Focusing on the development of nanoparticles/nanomedicines for biomedical and healthcare applications. We make the bridge between biomedical engineering and pharmaceutical. We use biodegradable and biocompatible nanoporous silicon nanomaterials and polymeric nanoparticles, together with the microfluidic technology for production of advance nanomedicines for simultaneous controlled drug delivery, diagnostic and treatment of cancer, diabetes, and cardiovascular diseases, and for further translation of these nanotechnologies into the clinic.

Jouni Hirvonen

Developing novel biomaterials for pharmaceutical technology applications, and controlled/targeted nanotechnology approaches for drug delivery systems. We focus on the drug delivery via the oral, cutaneous and pulmonary routes, as well as parenteral (targeted, precisely dosed drug delivery) administration routes of nanopharmaceutics.

Wei Li, postdoc

Wei Li is a postdoc in our group. He is working on microfluidics to develop drug delivery systems for oral administration and tissue engineering applications. Wei studied Biomaterials at the University of Erlangen-Nuremberg and obtained his PhD degree in 2015.

Dongfei Liu

Well-versed in a variety of fields, such as controlled drug delivery, nanomedicine and microfluidics. Primarily, we are interested in engineering optimal drug delivery systems by microfluidic techniques.
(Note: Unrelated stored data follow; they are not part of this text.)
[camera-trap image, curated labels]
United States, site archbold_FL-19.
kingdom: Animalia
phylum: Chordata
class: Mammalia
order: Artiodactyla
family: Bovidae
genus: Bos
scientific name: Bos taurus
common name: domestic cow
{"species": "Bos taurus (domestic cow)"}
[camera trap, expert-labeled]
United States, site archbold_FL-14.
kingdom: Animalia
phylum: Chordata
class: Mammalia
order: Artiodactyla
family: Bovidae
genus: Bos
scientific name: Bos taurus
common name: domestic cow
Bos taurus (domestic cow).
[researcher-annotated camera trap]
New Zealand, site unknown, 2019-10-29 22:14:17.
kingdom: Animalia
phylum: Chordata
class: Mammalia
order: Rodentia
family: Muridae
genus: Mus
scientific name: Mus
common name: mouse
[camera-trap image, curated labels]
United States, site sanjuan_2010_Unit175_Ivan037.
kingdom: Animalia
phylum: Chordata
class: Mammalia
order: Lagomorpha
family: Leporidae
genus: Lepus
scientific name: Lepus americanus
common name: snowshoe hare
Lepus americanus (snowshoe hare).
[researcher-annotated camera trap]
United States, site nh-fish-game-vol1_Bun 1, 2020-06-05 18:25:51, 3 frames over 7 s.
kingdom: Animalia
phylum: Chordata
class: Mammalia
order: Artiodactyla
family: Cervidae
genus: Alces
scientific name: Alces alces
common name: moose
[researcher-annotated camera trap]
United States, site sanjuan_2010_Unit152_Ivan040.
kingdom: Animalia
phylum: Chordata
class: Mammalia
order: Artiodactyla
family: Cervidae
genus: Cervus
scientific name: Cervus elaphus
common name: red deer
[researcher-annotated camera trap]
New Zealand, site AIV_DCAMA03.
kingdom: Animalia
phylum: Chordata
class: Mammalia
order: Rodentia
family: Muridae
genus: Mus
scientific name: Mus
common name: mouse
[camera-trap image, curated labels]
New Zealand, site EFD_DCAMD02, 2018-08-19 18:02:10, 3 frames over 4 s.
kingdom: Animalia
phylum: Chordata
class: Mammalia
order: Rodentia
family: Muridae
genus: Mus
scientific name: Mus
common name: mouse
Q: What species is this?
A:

For example, by exploiting superfast time intervals between sequential nanoprecipitation processes, we have produced structured nanocomposites. These nanocomposites harness the inherent ultrahigh drug loading degree and enhanced payload dissolution kinetics of drug nanocrystals and the controlled drug release from polymer-based nanoparticles. Beyond the engineering of optimal nanocomposites, we focus on their biomedical applications, such as cancer targeting drug delivery and spinal cord injury therapy.